One of independent India’s early achievements was to set up a large-scale household survey system. The National Sample Survey (NSS) set up in 1950 and the Sample Registration System initiated in the 1960s inspired similar experiments all over the world. Since the late 1970s, innovation in the official statistical system has slowed down even as the structure of the Indian economy began changing rapidly. The 1990s brought budget cuts and ill-considered administrative changes, creating a massive manpower crisis.
Political pressures on the NSS mounted even as it struggled to deliver the new demands being made on it. The Rangarajan Commission report of 2001 made several recommendations to help it regain its edge and to insulate it from political interference. Successive governments have implemented those recommendations in a half-hearted manner. The National Statistical Commission (NSC) was set up in the mid-2000s to regulate statistical activities, but it has not been provided statutory backing till now.
In spite of its limited powers, the NSC has been able to intervene on some critical issues. One such issue pertains to the impaired sampling frame of the NSS. The NSC’s role in modernizing the NSS sampling frame has been ignored by both defenders and critics of the NSS in the recent debate on survey quality in India. An under-estimation of our urban population in NSS surveys has consistently figured in NSC meetings ever since it was set up, official records show.
In the early years of the NSS, the census was used as a sampling frame to pick samples in both rural and urban areas. After a few rounds, it became clear that the census database on urban settlements was inadequate. Given the fluid nature of many urban settlements and the lack of permanent house numbers, NSS staff had a hard time demarcating boundaries of sampling units in India’s towns and cities. A one-of-its-kind solution was found: a new survey to build an urban sampling frame for inter-censal years. The Urban Frame Survey (UFS) launched in the late 1950s was the kind of innovation for which the NSS was admired in its early years. It was a thoughtful and scientific solution to a desi problem. It greatly helped improve the accuracy of India’s official survey data.
As India’s statistical system weakened in the subsequent decades, so did the UFS. After the Rangarajan Commission flagged the issue of under-estimation of aggregate counts in NSS surveys, a panel was set up to examine this issue in 2005. Once the NSC was formed, it asked a former NSS chief, S.K. Sinha to look into this issue. In his report, Sinha argued that the undercount of urban population was largely due to a flawed UFS. The NSC then suggested that the UFS maps be digitized and integrated with the census maps. A lack of data sharing between different arms of the government hindered improvements in these databases, the NSC noted.
“The listing of households done by the census authorities and that, if any, done subsequently by local authorities is not available to NSS field functionaries even for comparison purposes,” the 2009-10 NSC annual report said. “...The population estimate emerging from the UFS of a town is never matched with the census population figure of the town. Number of UFS blocks in a selected town is a factor in the multiplier for urban areas, which contributes to underestimation in some measure.”

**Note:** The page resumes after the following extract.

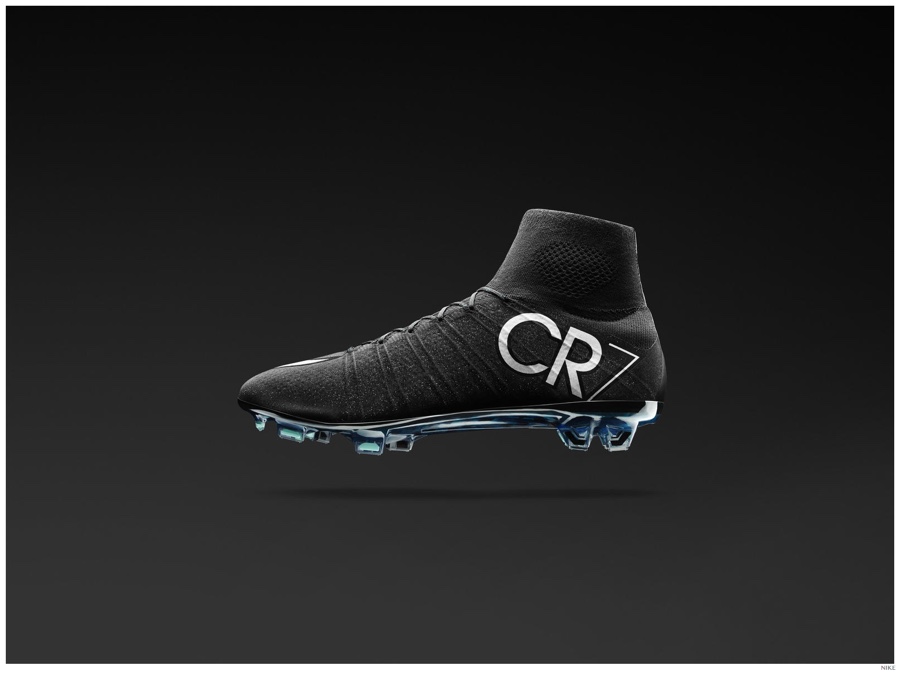 Cristiano-Ronaldo-NIKE-CR7-005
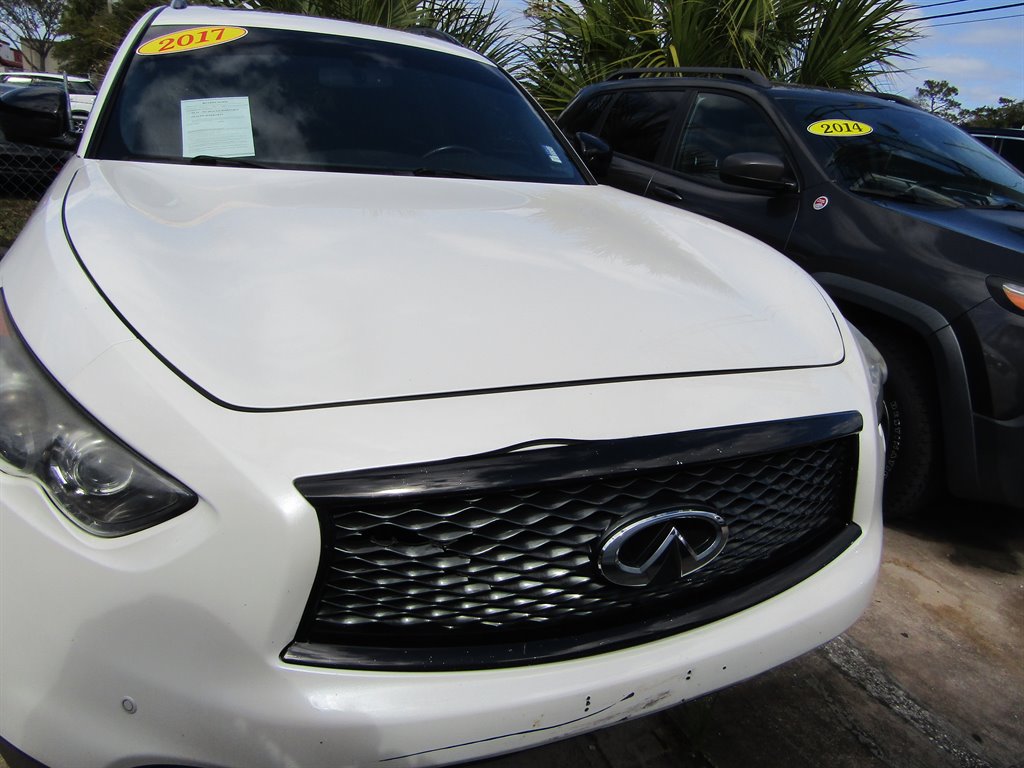 2017 INFINITI QX70 - $8,000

Over the next few years, the NSC appointed several committees to modernize the UFS database. Based on the recommendations of these committees, the NSC recommended NSS officials to integrate UFS and census area maps, and to use satellite data to update these maps in inter-censal years. Thanks to persistent prodding by the NSC, NSS functionaries published the UFS data and metadata in a user-friendly format in 2017. The latest UFS phase (2017-22) was supposed to be a fully digitized affair. How far it has been able to address past shortcomings will be known only when the results are compared with that of the next census.

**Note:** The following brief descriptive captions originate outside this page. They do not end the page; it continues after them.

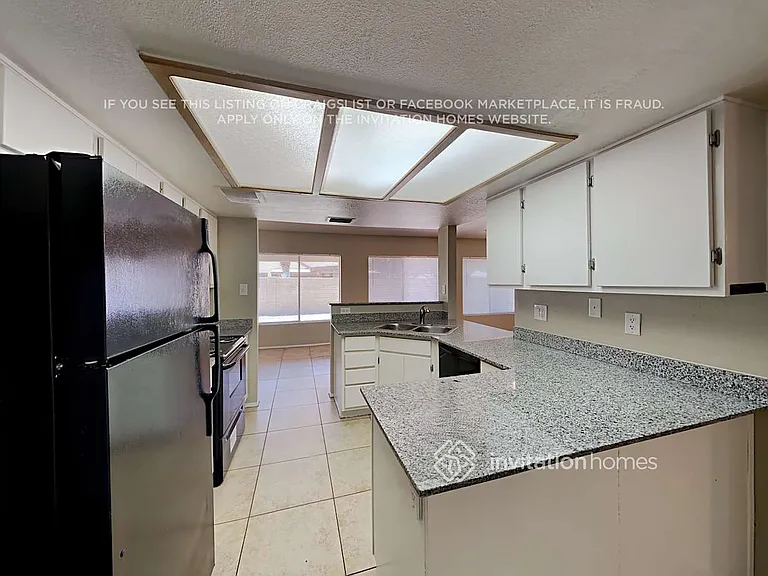7543 W Cheryl Dr — Photo 8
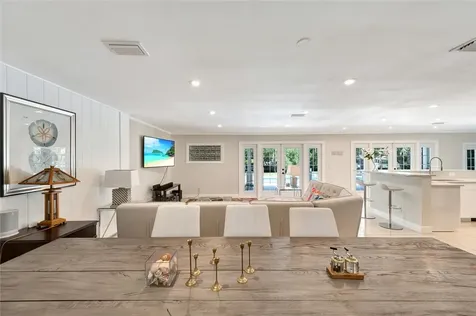 537 E Causeway Boulevard Vero Beach FL 32963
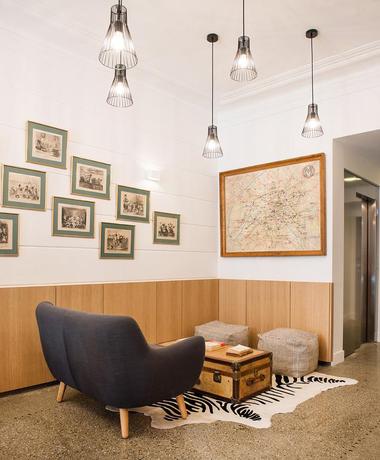 Imagen de los interiores del Hotel and Suites Helzear Etoile. Foto 9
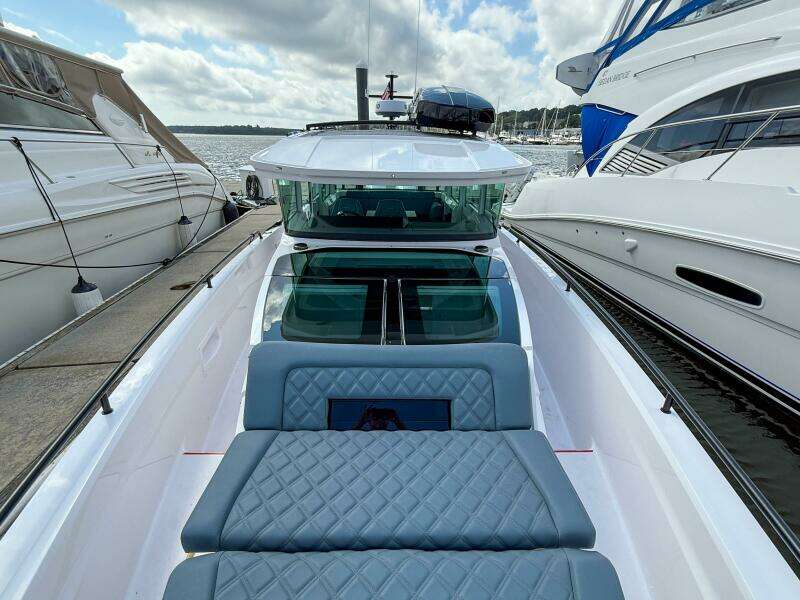 2023 Axopar 37 XC AFT CABIN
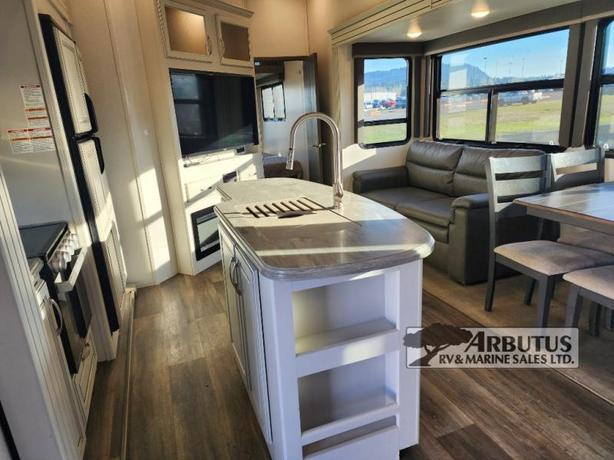 Used 2022 Keystone RV Cougar 364BHL image 6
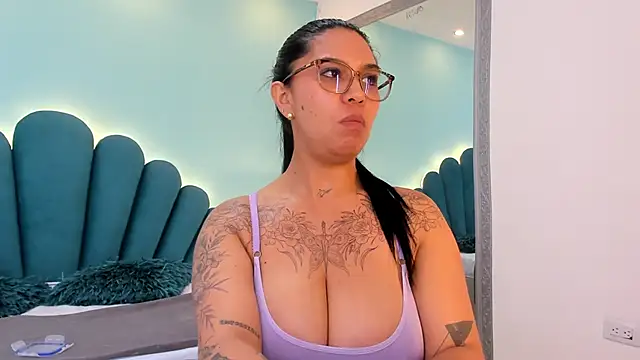 sharlott18's cam snapshot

The UFS modernization project was hobbled by the same issues that bedevil other statistical activities in the country: lack of resources, slow adoption of modern technologies, and lack of cooperation from other public agencies. An under-resourced NSC still managed to push the envelope. Imagine how much more effective it could have been if it were provided more teeth, and allowed to regulate all statistical work, including census operations.
Unfortunately, the recent debate on underestimation of the urban population in NSS surveys completely skirted issues of statistical governance. It followed a template that has become all too familiar now. A technocrat or a policy advisor discovers a legacy issue facing the statistical system, and offers loaded judgements. Statisticians and statistical advisors in turn offer knee-jerk and defensive responses, even when they know that the criticisms may not be entirely bereft of truth. Both sides avoid discussing substantive issues of statistical governance. The status quo persists till the next controversy blows up.
India’s once-vaunted statistical system was built by scholars and technocrats who debated statistical methods and governance issues constructively. They were quite careful in their writings and statements even while disagreeing with each other. We need a similar atmosphere of fair-minded discourse to rebuild India’s statistical edifice.